TASK INPUTS ::
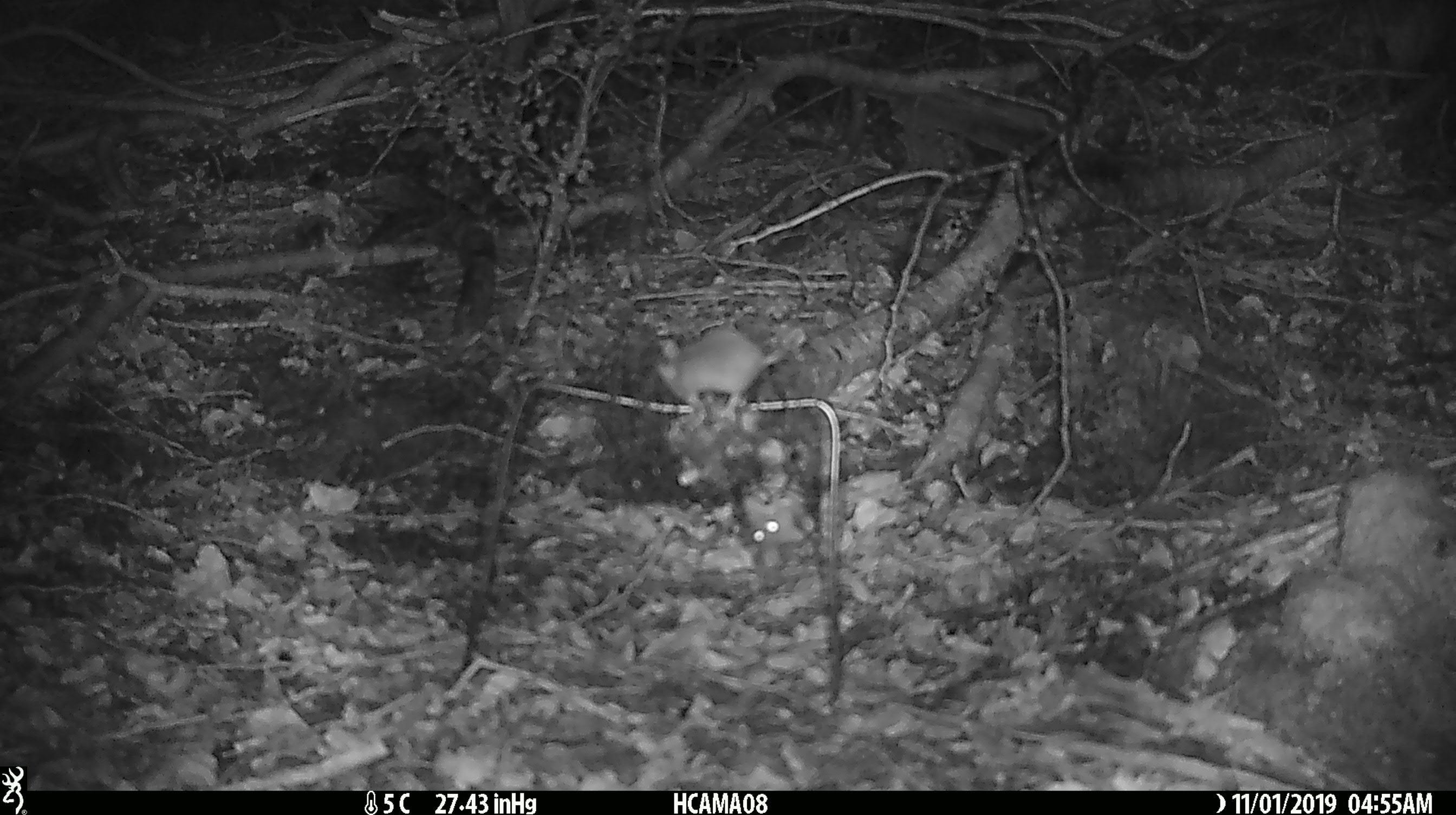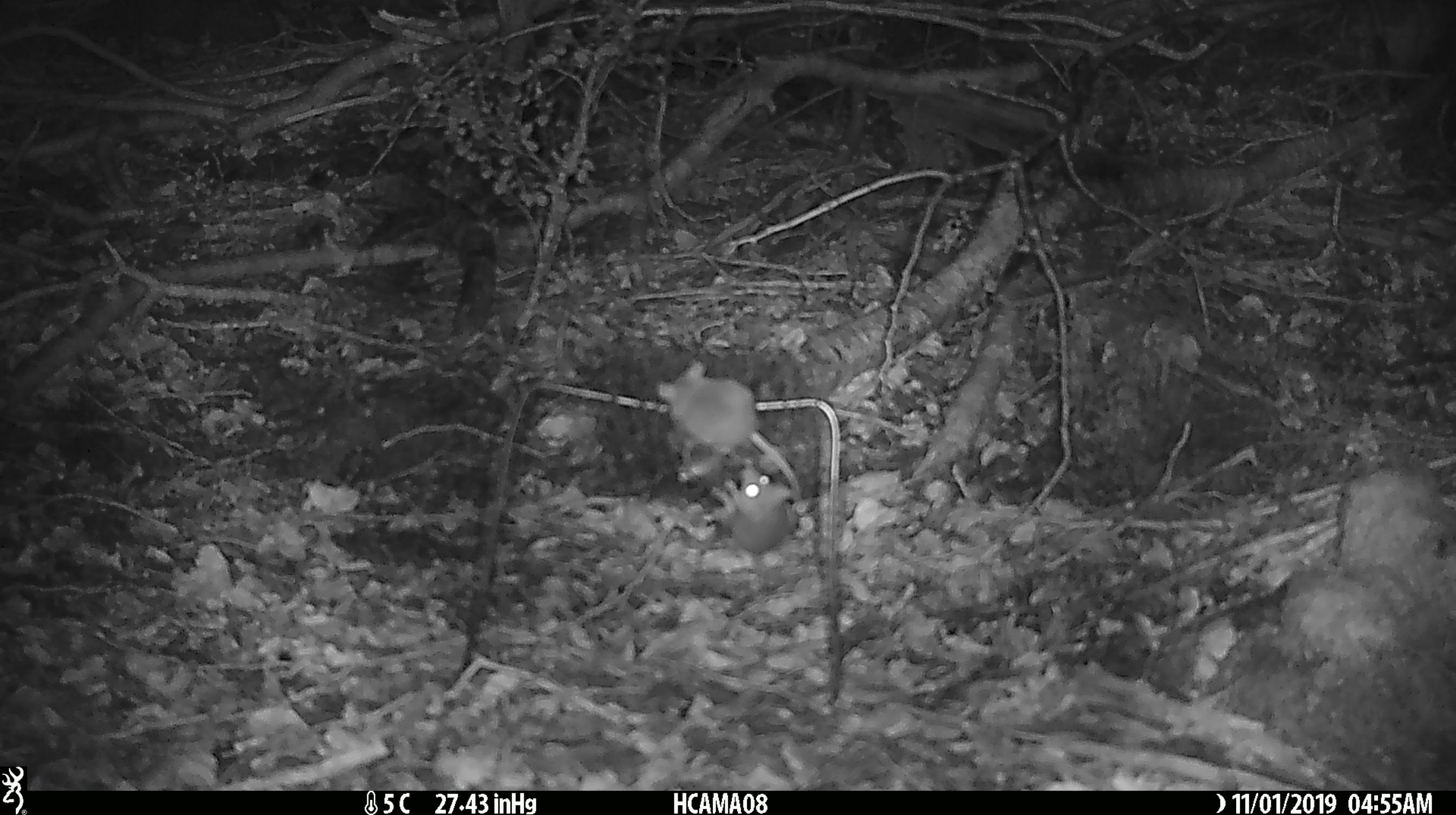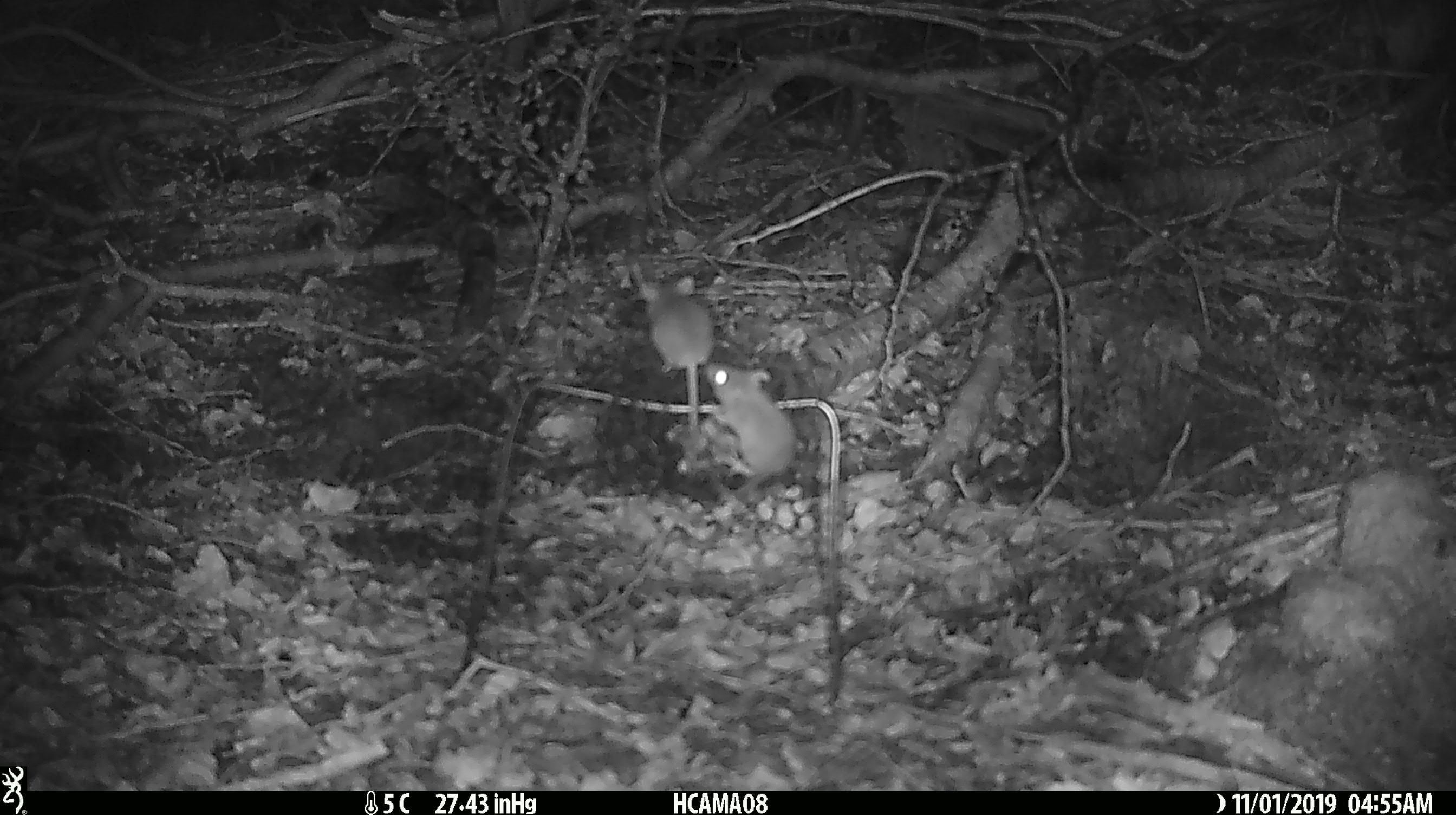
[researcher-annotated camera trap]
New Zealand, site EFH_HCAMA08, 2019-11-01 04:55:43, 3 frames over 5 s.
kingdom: Animalia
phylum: Chordata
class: Mammalia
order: Rodentia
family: Muridae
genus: Mus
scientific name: Mus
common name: mouse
Mouse (Mus).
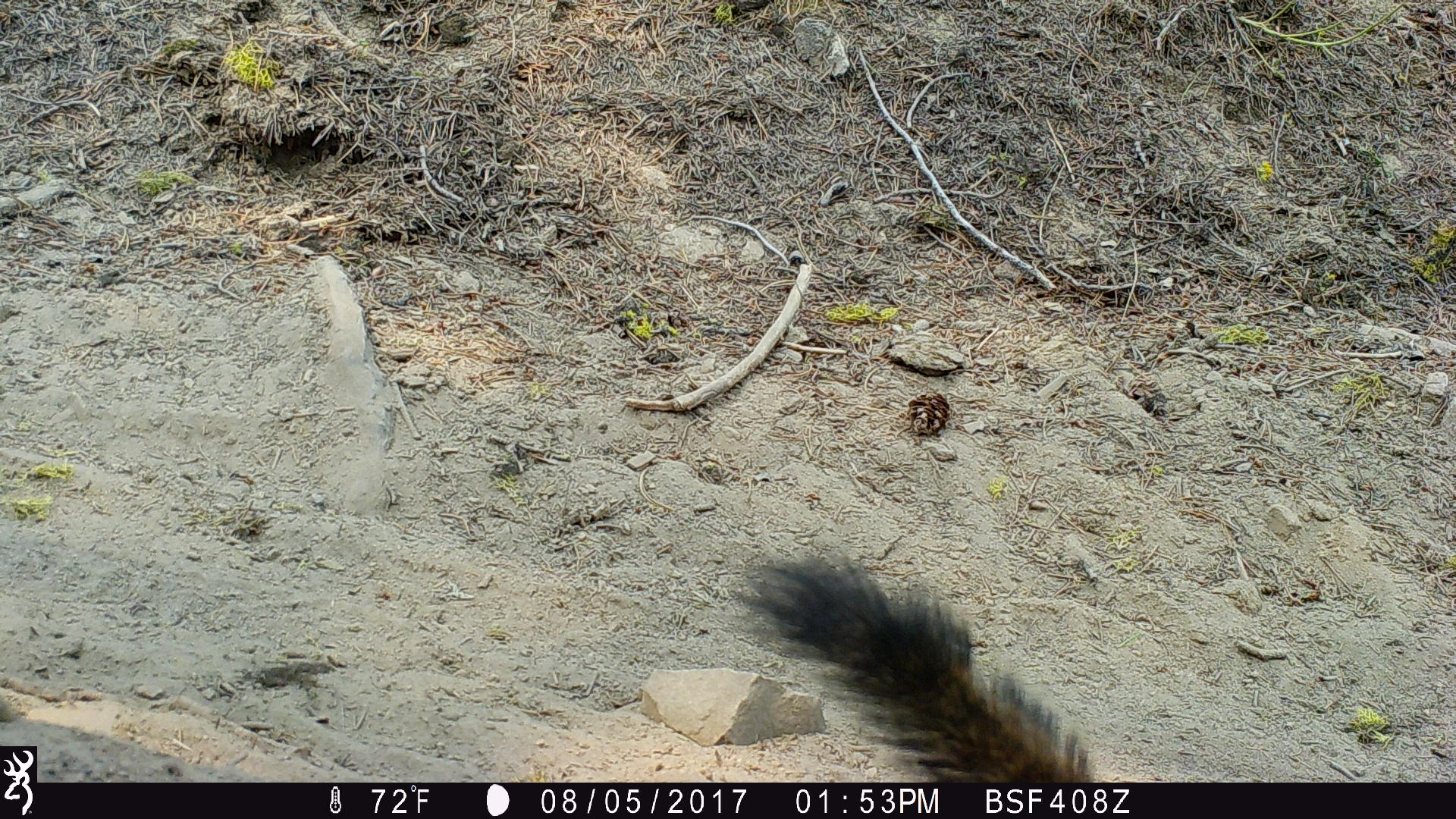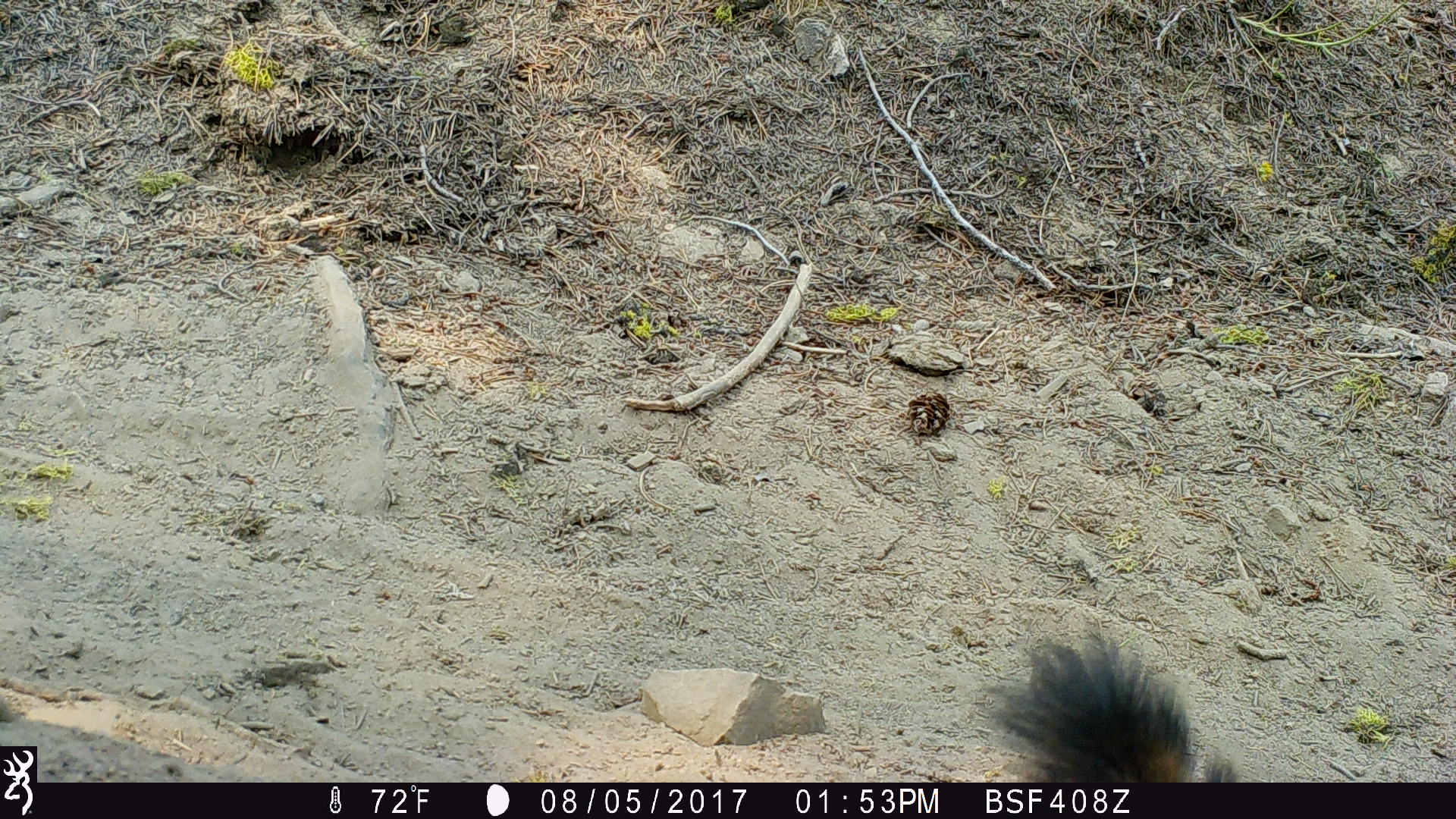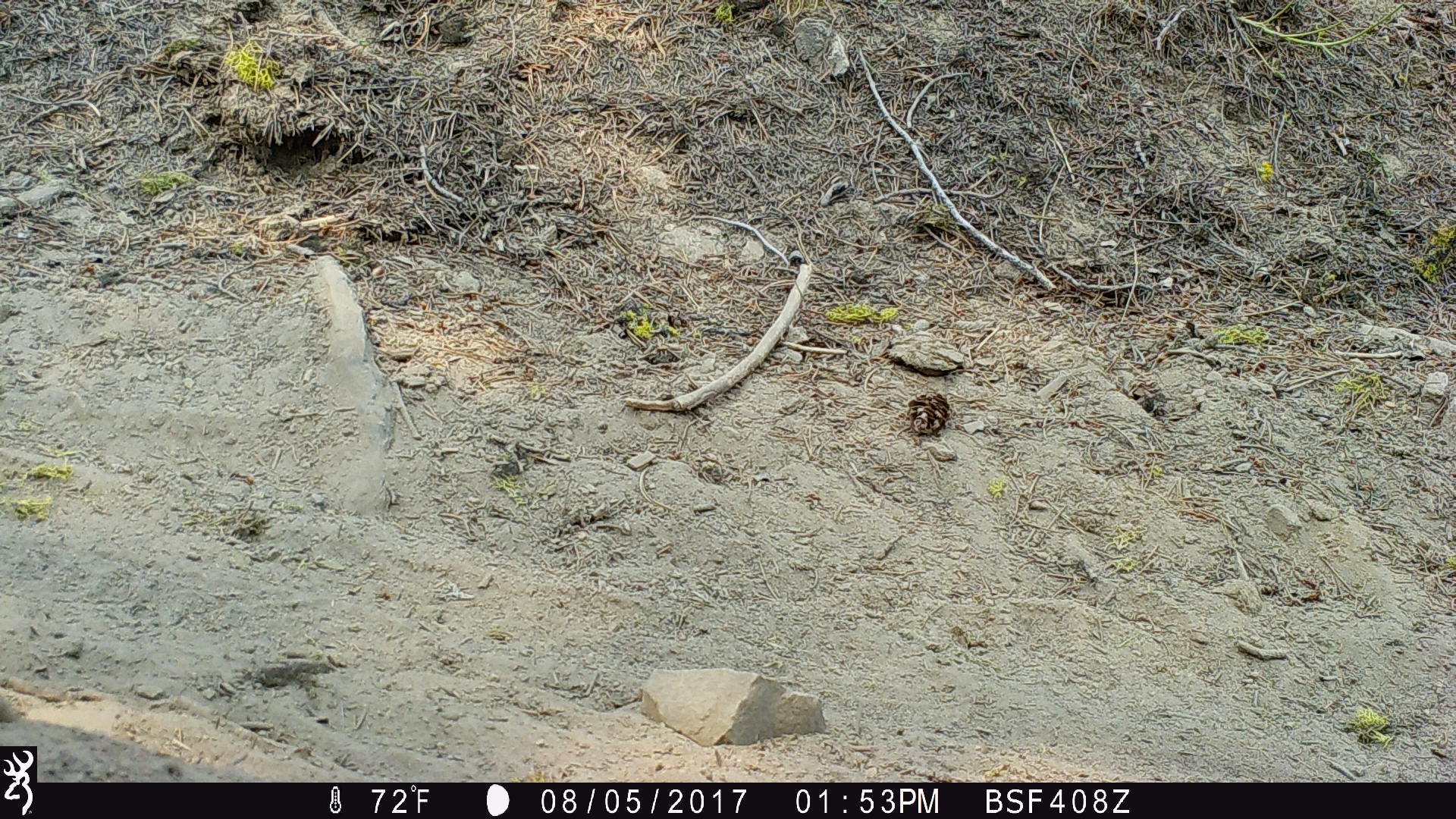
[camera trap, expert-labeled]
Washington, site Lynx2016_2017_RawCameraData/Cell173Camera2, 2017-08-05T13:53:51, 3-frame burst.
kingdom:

WHAT IS REQUIRED :: Among the lines above, list those that contain the word "site".

EXERCISE RESULT ::
New Zealand, site EFH_HCAMA08, 2019-11-01 04:55:43, 3 frames over 5 s.
Washington, site Lynx2016_2017_RawCameraData/Cell173Camera2, 2017-08-05T13:53:51, 3-frame burst.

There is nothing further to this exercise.